If he was leaning toward running, Pence replied, “Well, I’m here in Iowa.” The answer could be taken in the affirmative, given that politicians traveling to Iowa are common before the launch of a presidential campaign, although it is far from an official confirmation.

The former vice president has repeatedly said he hopes to announce his 2024 plans this spring. He appears to be actively considering a run despite the shyness, as evidenced by his frequent travel to the early voting states of Iowa, New Hampshire and South Carolina.

Asked about his plans in mid-March, Pence said he had received “a lot of encouragement” to jump into the race.

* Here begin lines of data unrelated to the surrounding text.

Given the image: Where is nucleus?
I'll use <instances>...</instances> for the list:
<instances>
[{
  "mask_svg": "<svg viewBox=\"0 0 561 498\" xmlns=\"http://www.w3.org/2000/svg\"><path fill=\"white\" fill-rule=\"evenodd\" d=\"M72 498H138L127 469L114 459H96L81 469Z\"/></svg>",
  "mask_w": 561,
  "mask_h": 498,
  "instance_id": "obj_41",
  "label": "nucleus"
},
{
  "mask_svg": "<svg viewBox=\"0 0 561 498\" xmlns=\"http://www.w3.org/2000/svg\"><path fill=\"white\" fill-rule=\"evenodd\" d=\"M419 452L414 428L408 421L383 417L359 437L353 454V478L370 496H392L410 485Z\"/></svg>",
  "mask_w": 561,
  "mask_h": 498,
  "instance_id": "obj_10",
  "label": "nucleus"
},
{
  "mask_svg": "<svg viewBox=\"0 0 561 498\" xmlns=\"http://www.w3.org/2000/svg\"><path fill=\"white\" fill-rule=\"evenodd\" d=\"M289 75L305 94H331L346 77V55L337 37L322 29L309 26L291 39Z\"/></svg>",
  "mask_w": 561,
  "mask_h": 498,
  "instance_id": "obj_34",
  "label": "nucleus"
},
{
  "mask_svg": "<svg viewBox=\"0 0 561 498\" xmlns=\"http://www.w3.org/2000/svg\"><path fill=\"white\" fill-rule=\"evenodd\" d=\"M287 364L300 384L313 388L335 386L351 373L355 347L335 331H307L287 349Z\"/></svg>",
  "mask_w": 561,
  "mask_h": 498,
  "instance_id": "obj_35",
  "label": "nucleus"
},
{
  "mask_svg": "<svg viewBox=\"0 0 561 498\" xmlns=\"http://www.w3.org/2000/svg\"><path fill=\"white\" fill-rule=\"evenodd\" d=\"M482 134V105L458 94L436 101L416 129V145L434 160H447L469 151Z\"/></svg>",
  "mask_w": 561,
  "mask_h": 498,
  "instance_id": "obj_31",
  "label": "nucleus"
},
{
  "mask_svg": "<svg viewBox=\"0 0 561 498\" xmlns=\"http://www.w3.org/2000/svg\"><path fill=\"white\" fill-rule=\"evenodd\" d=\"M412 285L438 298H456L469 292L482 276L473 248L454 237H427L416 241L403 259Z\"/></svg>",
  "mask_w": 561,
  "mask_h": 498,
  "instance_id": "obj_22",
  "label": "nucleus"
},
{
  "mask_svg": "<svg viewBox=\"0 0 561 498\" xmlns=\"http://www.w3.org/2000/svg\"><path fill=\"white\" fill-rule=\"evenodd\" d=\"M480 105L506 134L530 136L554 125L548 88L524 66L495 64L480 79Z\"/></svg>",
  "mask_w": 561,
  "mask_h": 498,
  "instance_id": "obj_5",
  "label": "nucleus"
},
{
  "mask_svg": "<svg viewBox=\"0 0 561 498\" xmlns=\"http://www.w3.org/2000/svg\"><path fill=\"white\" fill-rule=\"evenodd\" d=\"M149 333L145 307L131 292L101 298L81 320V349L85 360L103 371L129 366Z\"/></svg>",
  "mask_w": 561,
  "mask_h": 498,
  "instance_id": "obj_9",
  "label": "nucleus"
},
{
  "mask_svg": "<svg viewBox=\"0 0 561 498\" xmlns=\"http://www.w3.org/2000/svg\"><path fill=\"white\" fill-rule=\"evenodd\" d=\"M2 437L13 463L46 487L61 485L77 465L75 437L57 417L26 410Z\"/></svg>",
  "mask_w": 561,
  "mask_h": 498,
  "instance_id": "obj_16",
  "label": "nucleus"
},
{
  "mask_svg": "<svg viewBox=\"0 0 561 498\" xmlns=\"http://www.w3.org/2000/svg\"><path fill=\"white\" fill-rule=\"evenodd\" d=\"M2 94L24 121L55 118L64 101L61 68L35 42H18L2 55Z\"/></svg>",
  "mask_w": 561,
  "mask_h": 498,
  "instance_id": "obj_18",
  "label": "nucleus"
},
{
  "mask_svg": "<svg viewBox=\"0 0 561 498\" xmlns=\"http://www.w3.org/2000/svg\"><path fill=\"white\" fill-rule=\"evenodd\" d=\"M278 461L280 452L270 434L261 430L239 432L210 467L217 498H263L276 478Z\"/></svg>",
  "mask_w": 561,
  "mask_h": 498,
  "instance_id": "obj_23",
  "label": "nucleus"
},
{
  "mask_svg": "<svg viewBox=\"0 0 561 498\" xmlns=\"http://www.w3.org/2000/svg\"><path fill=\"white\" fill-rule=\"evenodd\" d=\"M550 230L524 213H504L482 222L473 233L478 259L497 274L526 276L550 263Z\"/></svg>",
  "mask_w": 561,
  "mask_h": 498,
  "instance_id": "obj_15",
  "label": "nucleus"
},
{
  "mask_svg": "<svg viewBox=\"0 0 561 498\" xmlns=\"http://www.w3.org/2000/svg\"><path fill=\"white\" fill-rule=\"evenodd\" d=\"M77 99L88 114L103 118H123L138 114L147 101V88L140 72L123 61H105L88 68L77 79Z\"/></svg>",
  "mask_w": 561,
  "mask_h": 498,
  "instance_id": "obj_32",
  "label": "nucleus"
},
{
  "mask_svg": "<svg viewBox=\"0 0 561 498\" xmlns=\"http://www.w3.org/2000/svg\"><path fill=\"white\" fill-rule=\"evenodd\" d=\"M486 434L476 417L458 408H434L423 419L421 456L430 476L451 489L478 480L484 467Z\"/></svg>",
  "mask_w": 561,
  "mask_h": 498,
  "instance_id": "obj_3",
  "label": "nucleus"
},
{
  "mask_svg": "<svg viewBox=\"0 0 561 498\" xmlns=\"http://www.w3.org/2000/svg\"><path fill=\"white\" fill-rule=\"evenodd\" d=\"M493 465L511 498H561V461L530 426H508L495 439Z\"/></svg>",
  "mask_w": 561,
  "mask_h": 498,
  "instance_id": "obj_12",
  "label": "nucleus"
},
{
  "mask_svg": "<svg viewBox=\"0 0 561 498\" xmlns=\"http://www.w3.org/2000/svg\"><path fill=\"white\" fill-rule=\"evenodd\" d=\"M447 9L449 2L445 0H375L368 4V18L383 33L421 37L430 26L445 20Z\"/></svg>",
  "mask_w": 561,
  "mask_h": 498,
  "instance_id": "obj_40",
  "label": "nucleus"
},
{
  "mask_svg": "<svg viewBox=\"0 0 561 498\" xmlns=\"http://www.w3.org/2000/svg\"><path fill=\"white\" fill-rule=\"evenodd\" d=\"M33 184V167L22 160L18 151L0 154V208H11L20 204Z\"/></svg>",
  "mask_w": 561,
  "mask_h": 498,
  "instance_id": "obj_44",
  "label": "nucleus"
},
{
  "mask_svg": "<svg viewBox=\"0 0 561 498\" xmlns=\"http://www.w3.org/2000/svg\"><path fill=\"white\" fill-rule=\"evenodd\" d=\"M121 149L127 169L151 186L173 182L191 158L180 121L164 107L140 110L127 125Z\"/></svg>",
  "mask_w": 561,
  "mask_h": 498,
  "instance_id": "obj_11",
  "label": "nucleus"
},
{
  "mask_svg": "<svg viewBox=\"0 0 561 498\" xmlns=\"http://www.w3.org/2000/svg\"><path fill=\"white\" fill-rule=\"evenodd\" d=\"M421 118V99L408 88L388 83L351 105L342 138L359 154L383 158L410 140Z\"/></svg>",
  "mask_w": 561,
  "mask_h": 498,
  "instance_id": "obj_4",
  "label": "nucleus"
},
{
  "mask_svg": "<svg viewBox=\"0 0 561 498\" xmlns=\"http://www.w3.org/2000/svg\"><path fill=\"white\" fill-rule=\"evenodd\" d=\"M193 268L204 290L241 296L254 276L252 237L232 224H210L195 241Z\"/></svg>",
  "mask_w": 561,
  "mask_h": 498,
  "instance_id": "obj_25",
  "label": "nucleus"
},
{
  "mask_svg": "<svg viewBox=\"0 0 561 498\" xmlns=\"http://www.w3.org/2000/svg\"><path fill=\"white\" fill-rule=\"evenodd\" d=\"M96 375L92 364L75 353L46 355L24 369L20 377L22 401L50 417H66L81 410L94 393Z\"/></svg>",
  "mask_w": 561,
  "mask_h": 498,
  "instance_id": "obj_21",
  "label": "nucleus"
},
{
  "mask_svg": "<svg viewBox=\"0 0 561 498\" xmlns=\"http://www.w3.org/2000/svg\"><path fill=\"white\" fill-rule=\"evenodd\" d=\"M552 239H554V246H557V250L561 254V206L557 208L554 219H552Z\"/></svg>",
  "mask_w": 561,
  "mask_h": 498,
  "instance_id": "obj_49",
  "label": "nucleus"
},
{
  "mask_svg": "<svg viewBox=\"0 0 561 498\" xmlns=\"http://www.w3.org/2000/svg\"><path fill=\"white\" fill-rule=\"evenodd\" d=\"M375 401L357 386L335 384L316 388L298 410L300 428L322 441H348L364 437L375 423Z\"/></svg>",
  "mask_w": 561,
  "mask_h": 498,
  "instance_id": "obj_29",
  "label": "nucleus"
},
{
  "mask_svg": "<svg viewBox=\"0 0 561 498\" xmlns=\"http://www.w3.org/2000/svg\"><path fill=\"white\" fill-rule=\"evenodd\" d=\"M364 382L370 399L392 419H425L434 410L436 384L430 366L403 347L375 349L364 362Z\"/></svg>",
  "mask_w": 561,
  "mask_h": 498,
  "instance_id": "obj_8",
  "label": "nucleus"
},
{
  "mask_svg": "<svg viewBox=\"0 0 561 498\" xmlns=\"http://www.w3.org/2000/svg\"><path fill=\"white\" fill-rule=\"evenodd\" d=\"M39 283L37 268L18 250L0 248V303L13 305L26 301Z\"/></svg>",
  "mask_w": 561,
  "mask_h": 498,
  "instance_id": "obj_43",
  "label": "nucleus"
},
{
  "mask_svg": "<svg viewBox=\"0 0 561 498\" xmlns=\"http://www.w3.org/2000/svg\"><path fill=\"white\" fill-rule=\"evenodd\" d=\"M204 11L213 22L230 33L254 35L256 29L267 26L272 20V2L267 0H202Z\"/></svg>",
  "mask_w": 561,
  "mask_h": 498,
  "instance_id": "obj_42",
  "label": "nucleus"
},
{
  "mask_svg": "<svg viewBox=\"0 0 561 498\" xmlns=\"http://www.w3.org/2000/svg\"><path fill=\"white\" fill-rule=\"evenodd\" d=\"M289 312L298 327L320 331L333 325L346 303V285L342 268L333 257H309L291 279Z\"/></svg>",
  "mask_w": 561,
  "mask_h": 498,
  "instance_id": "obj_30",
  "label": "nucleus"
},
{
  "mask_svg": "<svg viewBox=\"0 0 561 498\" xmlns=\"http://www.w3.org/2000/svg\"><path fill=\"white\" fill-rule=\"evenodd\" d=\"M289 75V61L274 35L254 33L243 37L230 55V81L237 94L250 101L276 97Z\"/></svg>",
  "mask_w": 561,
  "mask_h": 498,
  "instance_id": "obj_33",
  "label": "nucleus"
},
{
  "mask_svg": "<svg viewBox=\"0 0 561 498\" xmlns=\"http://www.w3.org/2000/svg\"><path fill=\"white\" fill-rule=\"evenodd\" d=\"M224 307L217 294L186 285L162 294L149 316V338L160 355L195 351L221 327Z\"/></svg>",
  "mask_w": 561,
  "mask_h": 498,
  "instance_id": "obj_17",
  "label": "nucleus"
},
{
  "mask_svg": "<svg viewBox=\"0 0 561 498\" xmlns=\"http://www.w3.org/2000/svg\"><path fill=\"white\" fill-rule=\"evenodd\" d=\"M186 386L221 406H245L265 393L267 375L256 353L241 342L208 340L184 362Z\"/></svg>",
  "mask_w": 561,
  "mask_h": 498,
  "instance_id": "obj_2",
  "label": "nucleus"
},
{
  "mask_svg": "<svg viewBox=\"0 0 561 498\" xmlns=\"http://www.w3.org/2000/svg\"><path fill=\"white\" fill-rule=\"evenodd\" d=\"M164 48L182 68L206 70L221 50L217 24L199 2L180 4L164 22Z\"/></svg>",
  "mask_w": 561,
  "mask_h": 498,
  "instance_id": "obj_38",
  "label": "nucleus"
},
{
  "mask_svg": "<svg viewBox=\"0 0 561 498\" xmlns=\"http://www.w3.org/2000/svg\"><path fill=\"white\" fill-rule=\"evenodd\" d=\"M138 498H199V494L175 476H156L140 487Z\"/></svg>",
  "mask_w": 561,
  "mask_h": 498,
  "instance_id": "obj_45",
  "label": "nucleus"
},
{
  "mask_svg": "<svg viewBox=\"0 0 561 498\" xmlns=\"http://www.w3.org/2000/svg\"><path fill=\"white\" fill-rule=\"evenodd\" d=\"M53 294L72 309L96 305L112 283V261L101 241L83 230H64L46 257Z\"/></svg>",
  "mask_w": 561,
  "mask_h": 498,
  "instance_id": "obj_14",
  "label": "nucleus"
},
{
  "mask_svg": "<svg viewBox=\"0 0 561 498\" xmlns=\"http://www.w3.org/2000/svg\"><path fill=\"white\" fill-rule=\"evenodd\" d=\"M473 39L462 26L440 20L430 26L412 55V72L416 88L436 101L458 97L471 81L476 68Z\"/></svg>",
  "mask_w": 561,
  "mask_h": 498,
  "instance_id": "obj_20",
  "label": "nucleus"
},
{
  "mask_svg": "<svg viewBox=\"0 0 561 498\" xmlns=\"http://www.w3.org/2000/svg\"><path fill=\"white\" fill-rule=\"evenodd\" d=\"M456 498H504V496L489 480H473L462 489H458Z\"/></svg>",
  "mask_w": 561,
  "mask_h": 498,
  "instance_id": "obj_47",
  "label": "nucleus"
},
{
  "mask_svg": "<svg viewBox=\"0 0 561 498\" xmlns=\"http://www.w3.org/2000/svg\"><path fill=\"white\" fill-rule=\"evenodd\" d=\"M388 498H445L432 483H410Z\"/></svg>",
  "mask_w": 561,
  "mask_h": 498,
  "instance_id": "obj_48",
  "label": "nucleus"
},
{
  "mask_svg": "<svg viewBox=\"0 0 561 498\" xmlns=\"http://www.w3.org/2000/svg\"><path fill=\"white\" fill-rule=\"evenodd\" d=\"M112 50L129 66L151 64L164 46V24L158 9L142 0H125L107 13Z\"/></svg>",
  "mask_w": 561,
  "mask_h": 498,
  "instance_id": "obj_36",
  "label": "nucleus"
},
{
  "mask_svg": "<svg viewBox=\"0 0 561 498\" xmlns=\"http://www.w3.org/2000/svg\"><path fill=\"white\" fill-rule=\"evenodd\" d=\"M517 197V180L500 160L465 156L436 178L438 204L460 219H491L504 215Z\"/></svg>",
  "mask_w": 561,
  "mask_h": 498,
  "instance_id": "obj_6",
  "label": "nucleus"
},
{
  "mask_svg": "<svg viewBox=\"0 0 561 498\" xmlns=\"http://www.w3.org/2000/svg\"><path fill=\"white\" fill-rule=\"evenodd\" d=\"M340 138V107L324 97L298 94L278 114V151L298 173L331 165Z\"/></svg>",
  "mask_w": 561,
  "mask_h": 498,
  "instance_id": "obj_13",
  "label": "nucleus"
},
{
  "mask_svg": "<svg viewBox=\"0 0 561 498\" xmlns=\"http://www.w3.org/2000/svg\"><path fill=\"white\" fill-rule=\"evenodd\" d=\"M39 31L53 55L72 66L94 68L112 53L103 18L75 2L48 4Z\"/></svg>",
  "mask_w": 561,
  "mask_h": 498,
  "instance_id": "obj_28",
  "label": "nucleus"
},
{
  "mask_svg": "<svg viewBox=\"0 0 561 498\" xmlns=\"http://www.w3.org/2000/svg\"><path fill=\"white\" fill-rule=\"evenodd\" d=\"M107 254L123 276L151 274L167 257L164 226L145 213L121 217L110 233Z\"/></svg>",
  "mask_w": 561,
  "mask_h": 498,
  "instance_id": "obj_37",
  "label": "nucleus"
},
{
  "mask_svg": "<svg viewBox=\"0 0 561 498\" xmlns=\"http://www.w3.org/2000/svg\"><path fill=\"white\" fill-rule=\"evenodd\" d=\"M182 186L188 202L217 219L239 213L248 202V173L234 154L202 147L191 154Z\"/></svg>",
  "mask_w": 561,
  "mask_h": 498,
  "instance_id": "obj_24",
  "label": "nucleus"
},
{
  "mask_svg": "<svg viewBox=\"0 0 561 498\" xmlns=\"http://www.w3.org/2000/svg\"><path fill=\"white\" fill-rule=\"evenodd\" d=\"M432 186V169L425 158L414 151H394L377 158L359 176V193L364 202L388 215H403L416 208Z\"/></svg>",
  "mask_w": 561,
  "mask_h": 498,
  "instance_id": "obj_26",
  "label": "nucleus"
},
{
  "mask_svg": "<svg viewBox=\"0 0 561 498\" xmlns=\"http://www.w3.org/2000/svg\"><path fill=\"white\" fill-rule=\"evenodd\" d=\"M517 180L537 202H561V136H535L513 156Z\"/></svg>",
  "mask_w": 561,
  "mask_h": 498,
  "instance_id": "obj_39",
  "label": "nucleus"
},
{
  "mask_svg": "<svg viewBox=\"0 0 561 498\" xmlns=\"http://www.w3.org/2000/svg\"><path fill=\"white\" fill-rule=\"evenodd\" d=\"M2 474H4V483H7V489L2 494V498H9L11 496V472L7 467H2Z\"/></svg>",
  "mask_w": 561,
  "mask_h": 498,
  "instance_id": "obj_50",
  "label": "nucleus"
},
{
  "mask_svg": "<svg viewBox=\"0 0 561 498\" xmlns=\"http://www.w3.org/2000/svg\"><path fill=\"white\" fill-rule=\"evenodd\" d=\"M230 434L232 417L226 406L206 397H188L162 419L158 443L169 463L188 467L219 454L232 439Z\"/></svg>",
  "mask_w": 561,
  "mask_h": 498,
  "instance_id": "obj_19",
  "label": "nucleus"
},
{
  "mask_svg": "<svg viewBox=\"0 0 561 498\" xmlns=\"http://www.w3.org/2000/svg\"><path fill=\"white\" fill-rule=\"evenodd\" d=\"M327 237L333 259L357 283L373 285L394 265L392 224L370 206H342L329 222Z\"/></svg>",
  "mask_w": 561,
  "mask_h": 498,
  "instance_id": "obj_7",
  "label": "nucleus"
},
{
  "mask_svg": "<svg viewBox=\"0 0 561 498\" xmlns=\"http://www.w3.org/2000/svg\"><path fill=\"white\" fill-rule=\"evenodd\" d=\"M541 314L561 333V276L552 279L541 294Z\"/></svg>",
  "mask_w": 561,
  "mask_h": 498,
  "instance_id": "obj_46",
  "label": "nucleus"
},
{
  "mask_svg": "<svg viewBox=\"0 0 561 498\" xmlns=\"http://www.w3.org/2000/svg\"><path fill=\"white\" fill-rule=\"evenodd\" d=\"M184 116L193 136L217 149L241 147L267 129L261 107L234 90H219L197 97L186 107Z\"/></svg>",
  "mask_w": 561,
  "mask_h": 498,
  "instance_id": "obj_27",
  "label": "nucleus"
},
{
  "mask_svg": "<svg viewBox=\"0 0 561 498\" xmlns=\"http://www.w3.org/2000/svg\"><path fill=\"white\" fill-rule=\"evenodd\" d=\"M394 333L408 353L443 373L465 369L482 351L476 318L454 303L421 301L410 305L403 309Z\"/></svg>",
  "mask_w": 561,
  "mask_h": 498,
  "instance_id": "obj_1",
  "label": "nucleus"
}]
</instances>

“I can tell you we’re getting close,” he said of his thoughts at the time on a decision. “I’ve spent time with our family, I’ve been listening to friends from all over the country. And I hope that before too long, we’ll know what our calling is. It’s about what we feel called to do.”

In what could be a preview of his 2024 strategy, Pence has slowly begun to distance himself from Trump as he moves toward his anticipated rivalry.

Pence largely avoided discussing what happened between him and Trump, instead remaining quietly at a distance until after last year’s midterm elections. Their feud resurfaced occasionally in the news cycle at the time, when the two supported opposing candidates in the Republican primaries. The primary contests served as a back-and-forth test of Trump and Pence’s respective positions on the GOP and highlighted the divisions that developed between them.


Finally, he spoke of the months-long pressure campaign he faced under the then-president as he refused to acknowledge his election loss or accept his inability to overturn it in his memoirs, published a week after the mid-term.

The former vice president has since refused to endorse his former boss’s 2024 bid, arguing that the Republican primary electorate will have “better options.”